Password security on iPad

Discussion in 'iPad Tips, Help and Troubleshooting' started by Mcclure, Sep 14, 2011.

  1. Mcclure macrumors member

    May 10, 2011
    I'm a teacher and our wifi doesn't allow students access, only teachers/empoyee logins work.

    Recently I've seen students on the network and one of them blurted out that all you need is a teachers iPad/iPod and you could get the login required to get on the network. I was looking around on my iPad and I can't seem to find anyway that a student could get the login for a teacher (username but not password) just from getting their iOS device. Anyone know if that is the case? I'm pretty sure on my MBP that I can show the characters for the password (not here so I can't check).

    I'm guessing what they meant was that they just get the login from a teacher willing to give it to them and then they can log in. I really don't care if they are on the network but they have used my iPad in class and I want to make sure my passwords aren't compromised.

    Thanks for any help.
  2. Mcclure thread starter macrumors member

    May 10, 2011
    I don't understand how the user guide will help. I know how to get on a wifi network.

    I'm wondering if there is anyway on the iPad for someone to get a password (that shows up as the dots usually) to actually show. I understand that this probably isn't the case, but just want to make sure. Like I said in my previous post, I'm guessing it is just a teacher (or a few) that give out their login information so that students can get on the network.
  3. IrishVixen macrumors 68020


    Jun 20, 2010
    There's at least one app for jailbroken devices that will allow you to see the keychain where wifi passwords are stored, but no way known to do so for stock firmware. So your theory is probably sound. But...

    Then again, all it takes is one good hacker--and that whole scene is mostly full of kids. I wouldn't put it past them to have found a way.

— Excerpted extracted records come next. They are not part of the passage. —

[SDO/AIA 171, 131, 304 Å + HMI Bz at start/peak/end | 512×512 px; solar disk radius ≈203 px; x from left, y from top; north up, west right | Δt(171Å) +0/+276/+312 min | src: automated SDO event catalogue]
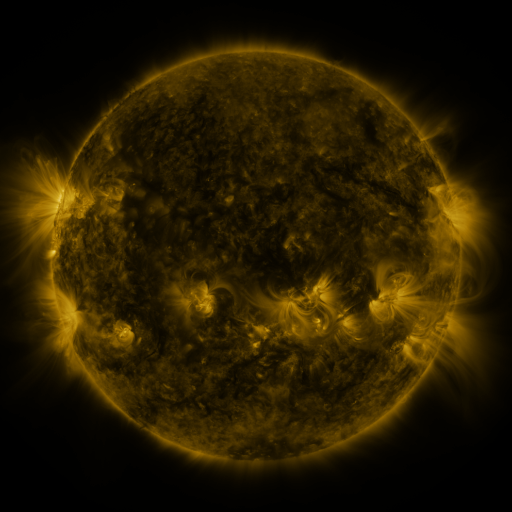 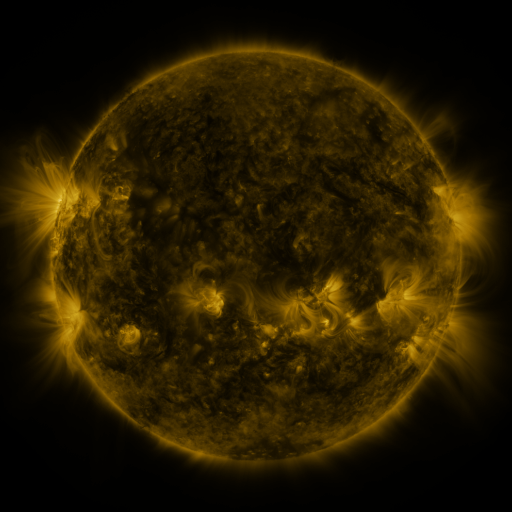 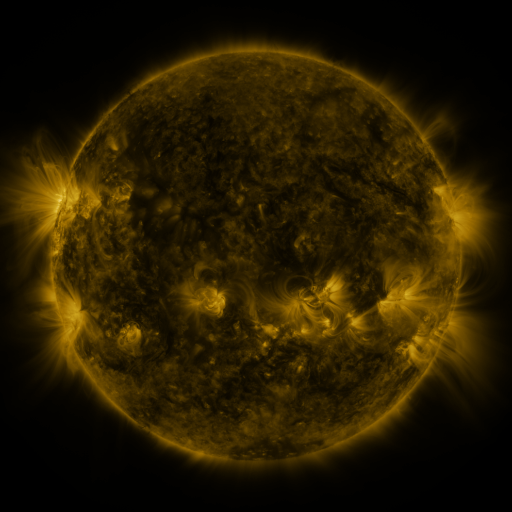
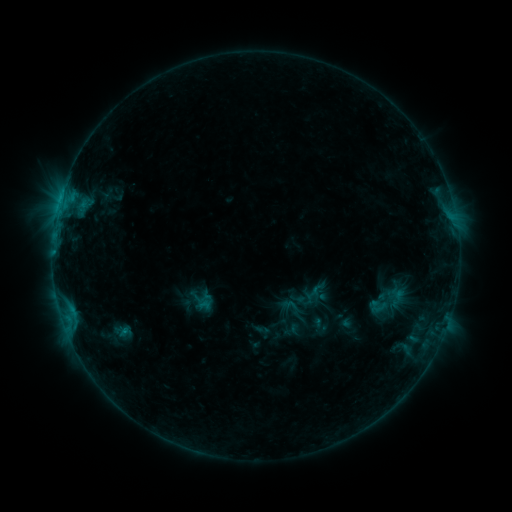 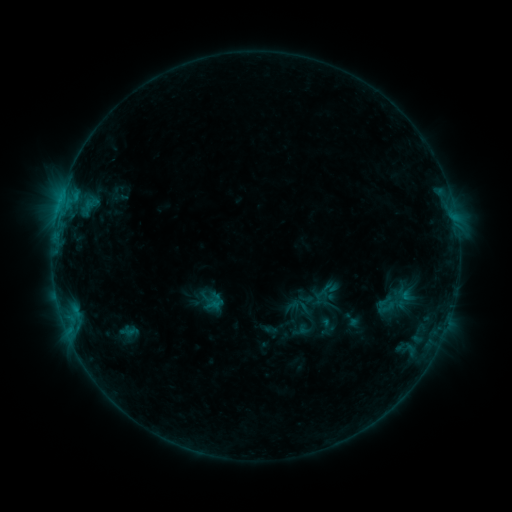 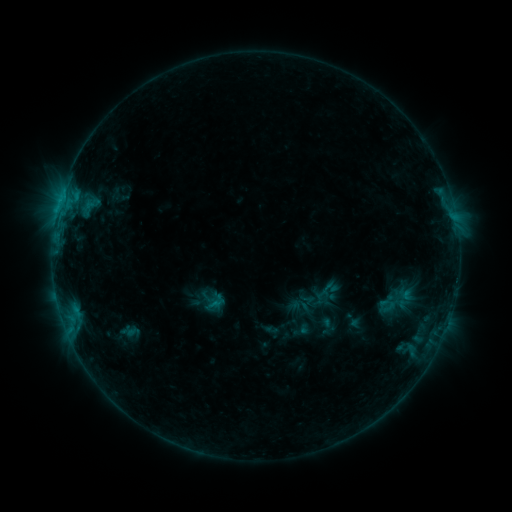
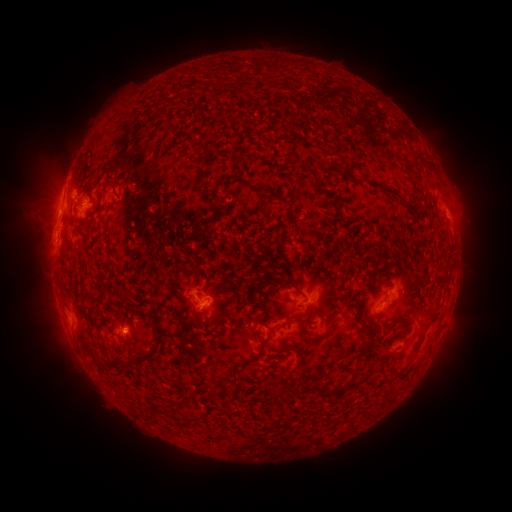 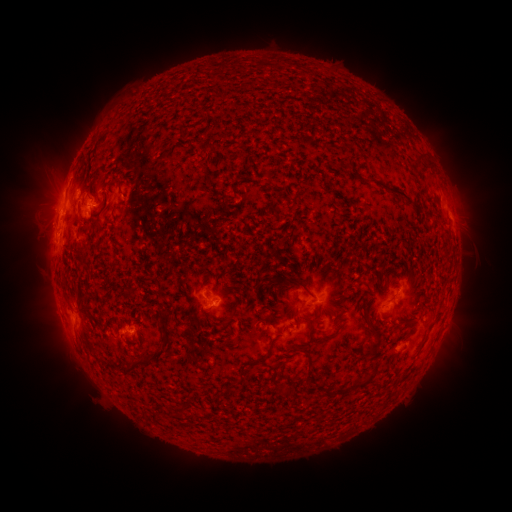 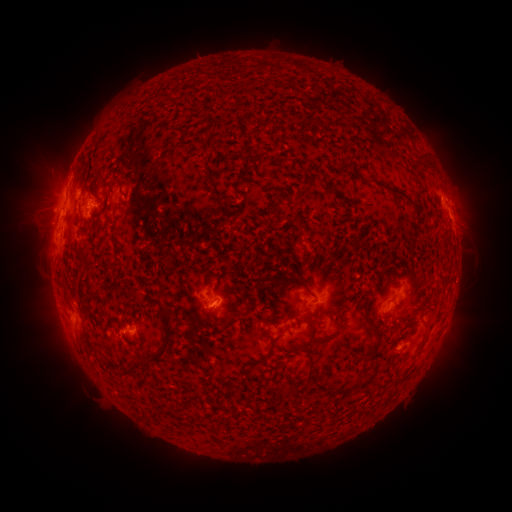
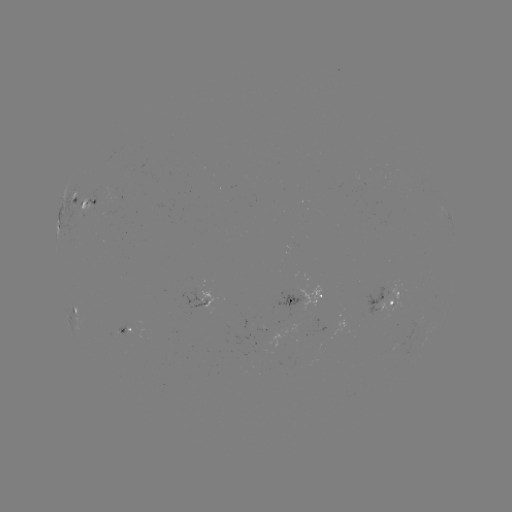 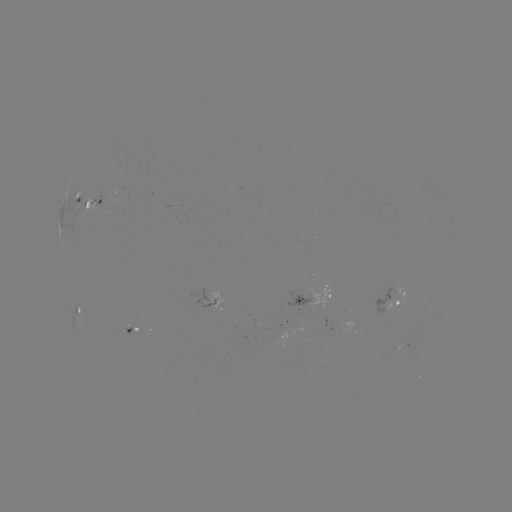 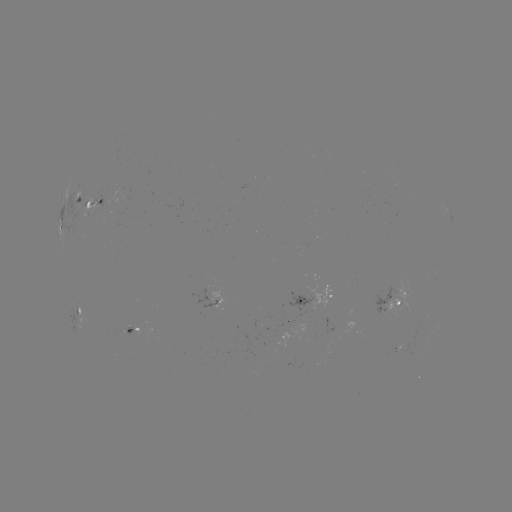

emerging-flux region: [121, 326, 134, 335]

    One easy thing they could have done: With the latest jailbreak tool, if you had handed someone with any JB experience an iPhone/iPod Touch/iPad on 4.3.3 firmware and walked off while it was still logged in to the wifi network, they could have jailbroken it in under a minute, snagged that app, gotten the passwords, and hidden everything they'd done, because the Cydia app can be hidden if you know how. We're talking 5 minutes tops, and it could easily be done so that at a glance, it would still appear to be stock. You'd be jailbroken, your wifi password compromised (possibly a great deal more compromised), and you wouldn't even know it.

    (If you're updated to 4.3.4/4.3.5, this is a non issue--for now. Most jailbreaks require plugging into a computer, but that last one only required web access from the device.)

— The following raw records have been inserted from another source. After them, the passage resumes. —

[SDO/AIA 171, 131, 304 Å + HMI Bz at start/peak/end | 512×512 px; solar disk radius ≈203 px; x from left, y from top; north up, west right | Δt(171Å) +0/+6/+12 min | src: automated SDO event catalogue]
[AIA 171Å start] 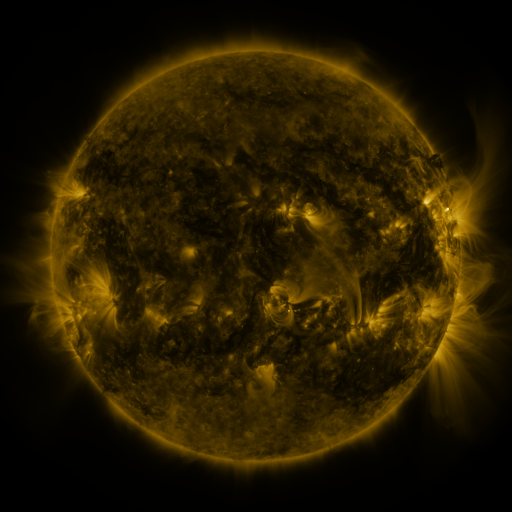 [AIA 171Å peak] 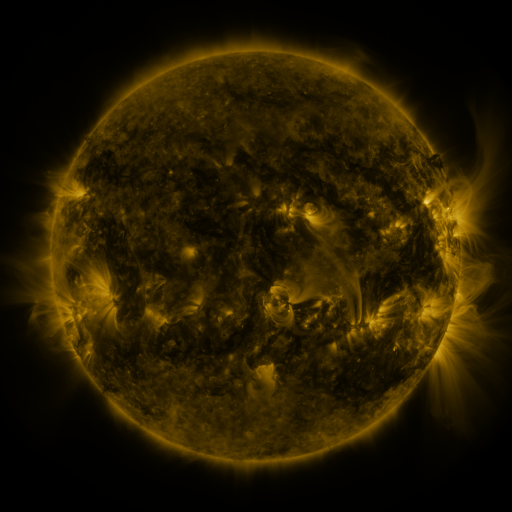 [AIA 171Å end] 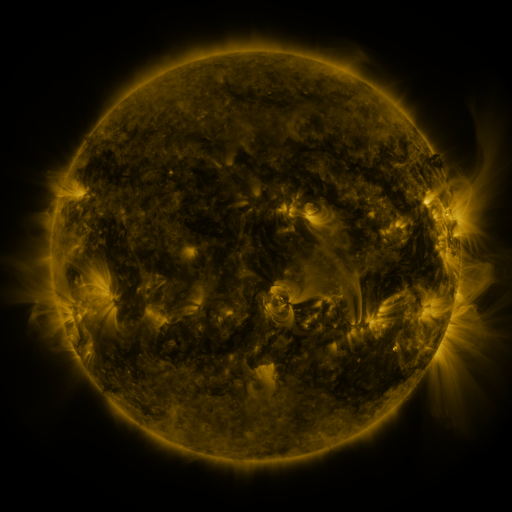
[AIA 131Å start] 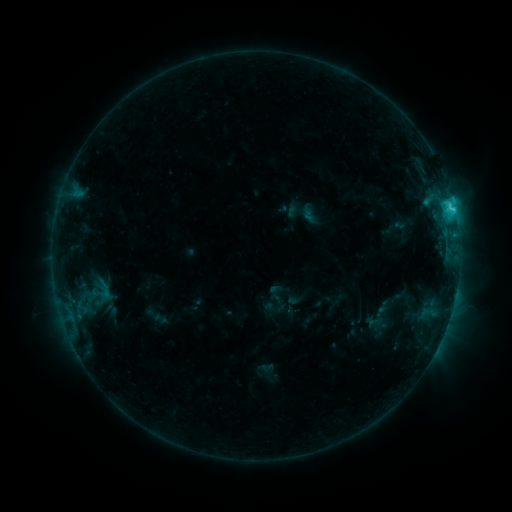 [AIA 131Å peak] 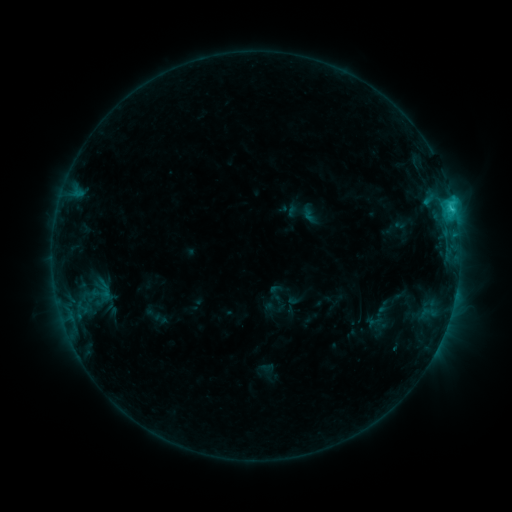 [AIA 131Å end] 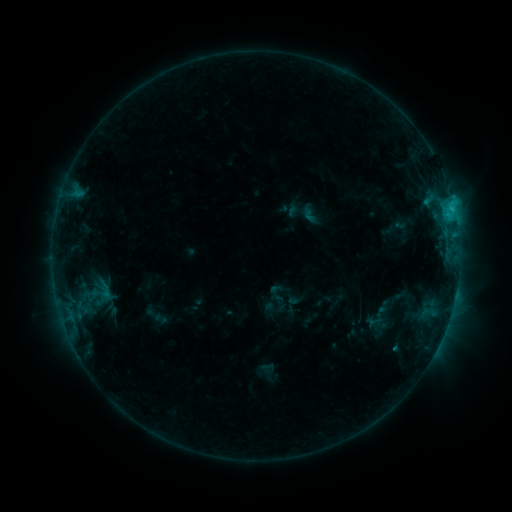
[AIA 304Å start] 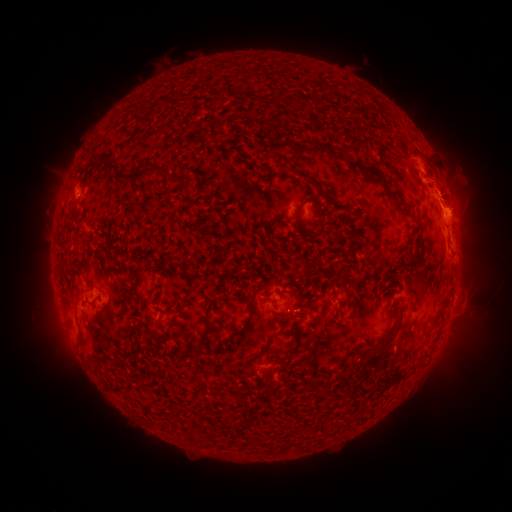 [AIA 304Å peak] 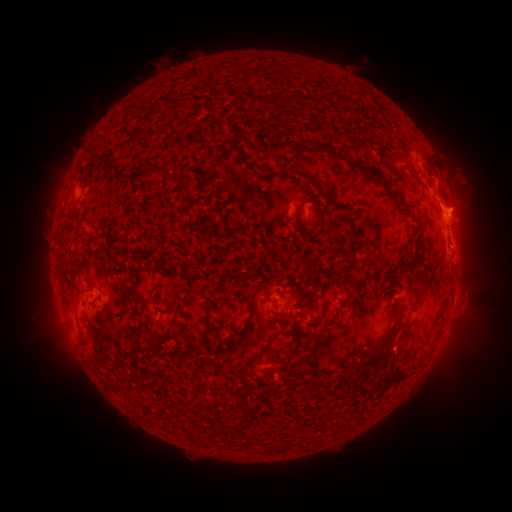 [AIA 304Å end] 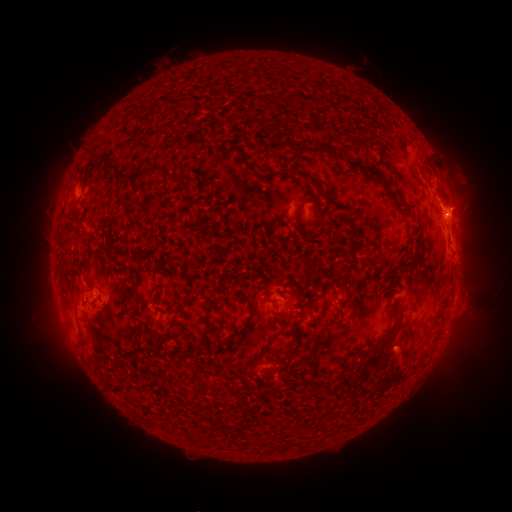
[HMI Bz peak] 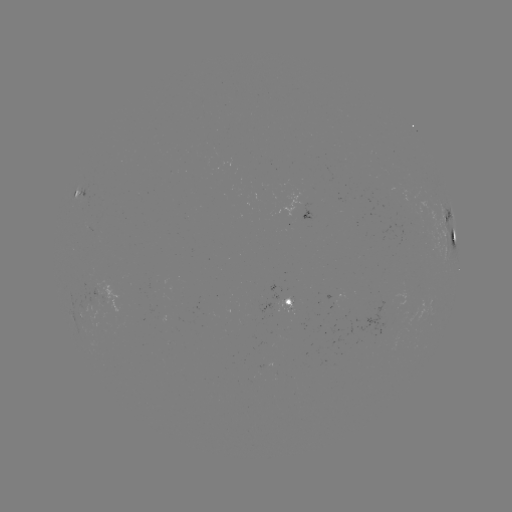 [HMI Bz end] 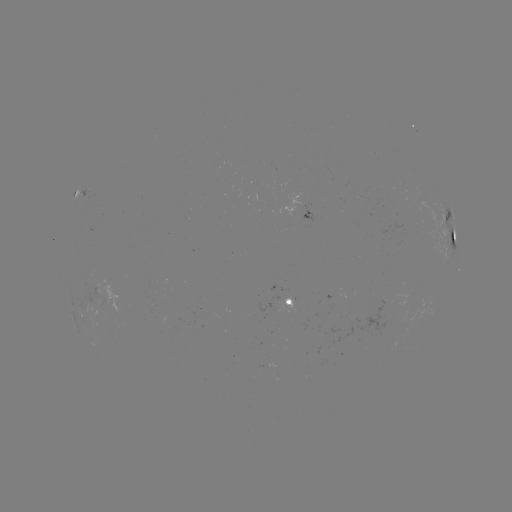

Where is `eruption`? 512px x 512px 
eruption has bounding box [379, 324, 428, 385].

    If I, a woman of enough years that school is a distant memory, know this can be done, you can bet kids do too.

    Seriously, anyone who puts their iDevice with any information you want to keep private into anyone else's hands is simply asking for trouble. On a stock device, you can't even password protect most apps. There's plenty of trouble people can get to even without jailbreaking it if your device is actually in their hands. Most people leave their passwords in Safari for websites like this one, or Facebook, because it's a nuisance to retype them each time. A malicious person could easily start posting under your name, etc. They could add their own email accounts to your device, mail off the naked pictures of your girlfriend or the diatribe you wrote about your boss in Pages or a snapshot of your vampire-werewolf-zombie porn collection in the Kindle app, then delete the accounts and you'd never know it until suddenly that stuff is all over the web.

    Heck, the iPhone Help section has numerous posts that start out "my drunk friend thought it would be funny to add a password to my phone and now he can't remember the password..." Or "my four year old somehow deleted all my contacts," etc. (The only answer, to the forgotten password, BTW, is to restore the phone. Hope you backed up recently.)

    You get the idea.

    If your iPad is something you feel is necessary to hand around, and you're not going to be absolutely rigid about supervising its use, don't put ANYTHING on it you're not willing to lose/have compromised. Or jailbreak it yourself and learn how to make your data more secure than Apple allows on stock.
  4. Bob Maxey macrumors member

    Sep 19, 2011
    I simply assume that my iPad will be hacked (also my laptop) and whatever information is on my devices will be used against me. This is why I never use a CC unless the site can be trusted. And even then, I almost always use gift cards. Then it really does not matter if someone takes my CC info.

    And if you JB, the first thing you NEED to do is change the default log-in info and password. Unless you change it, I know it: Root and Alpine; it is this for every iDevice user unless changed.

    I am not a porn guy and I do not steal software so if my iPad is lost or stolen, who cares.

    My work documents are stored on MicroSD cards (Jailbreak and use the Apple CC Kit) and other stuff I am allowed to store on-line goes into DropBox. I also use AirStash. This is the strategy I use to stave off problems I simply assume will be eventual.